Can you turn every line of text in the material below into a JSON list of strings, one string per line, skipping blank lines and leaving the pictures out?
[Start of Attachment]
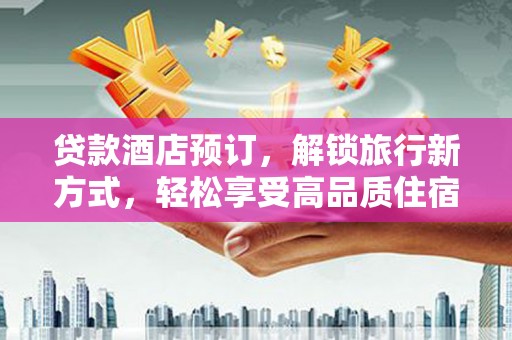 五原贷款酒店预订，解锁旅行新方式，轻松享受高品质住宿
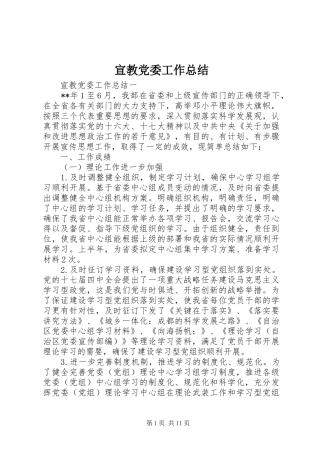 宣教党委工作总结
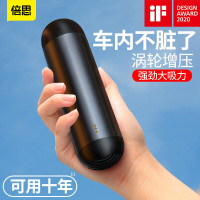 倍思(Baseus)车载吸尘器车用吸尘器迷你充电 无线吸尘器家用手持静音吸尘机大功率 黑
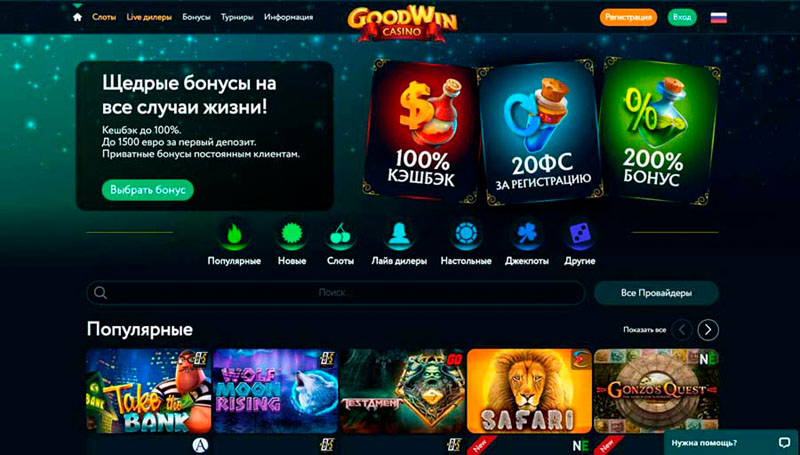 20 фриспинов за регистрацию GoodWin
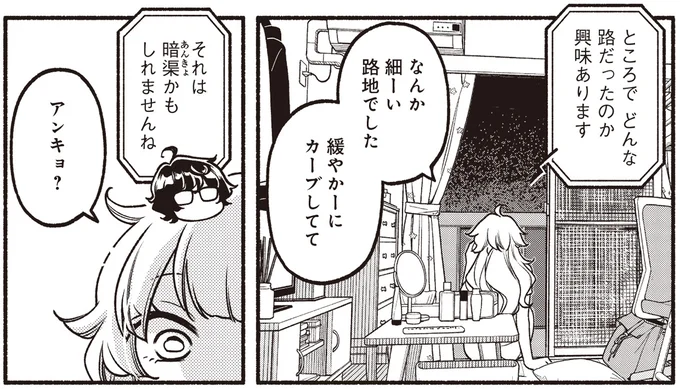 暗渠かもしれませんね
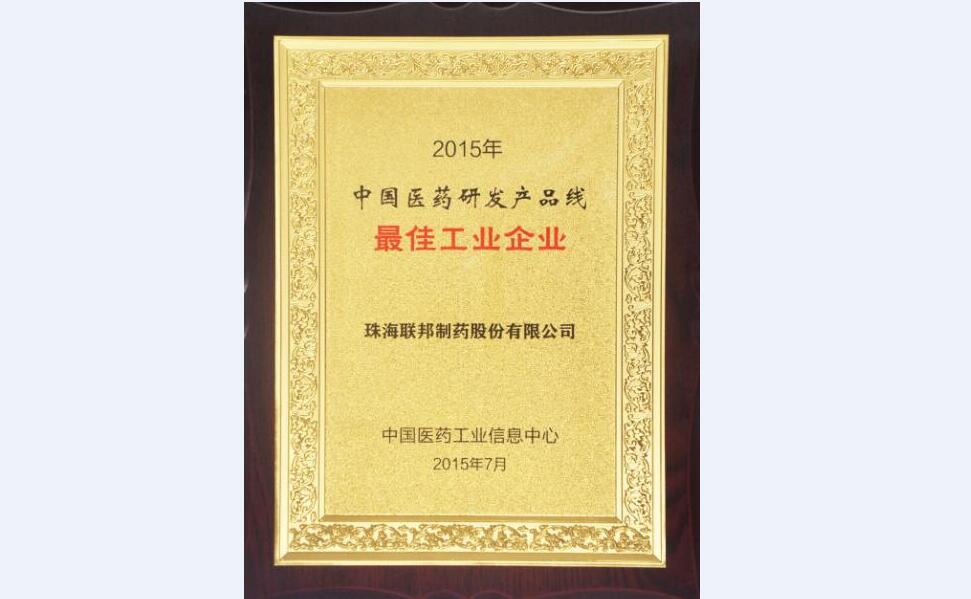 2015中國醫(yī)藥研發(fā)產(chǎn)品線最佳工業(yè)企業(yè)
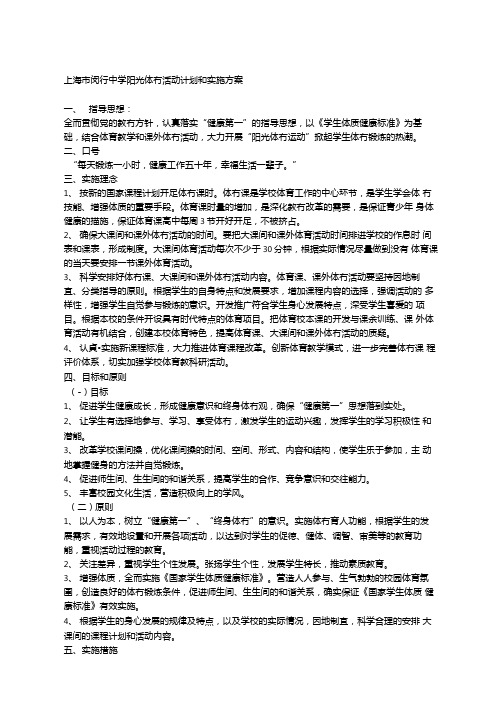 上海闵行中学阳光体育活动计划和实施方案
[End of Attachment]
• _Exercise output_:
[
  " 五原贷款酒店预订，解锁旅行新方式，轻松享受高品质住宿",
  " 宣教党委工作总结",
  " 倍思(Baseus)车载吸尘器车用吸尘器迷你充电 无线吸尘器家用手持静音吸尘机大功率 黑",
  " 20 фриспинов за регистрацию GoodWin",
  " 暗渠かもしれませんね",
  " 2015中國醫(yī)藥研發(fā)產(chǎn)品線最佳工業(yè)企業(yè)",
  " 上海闵行中学阳光体育活动计划和实施方案"
]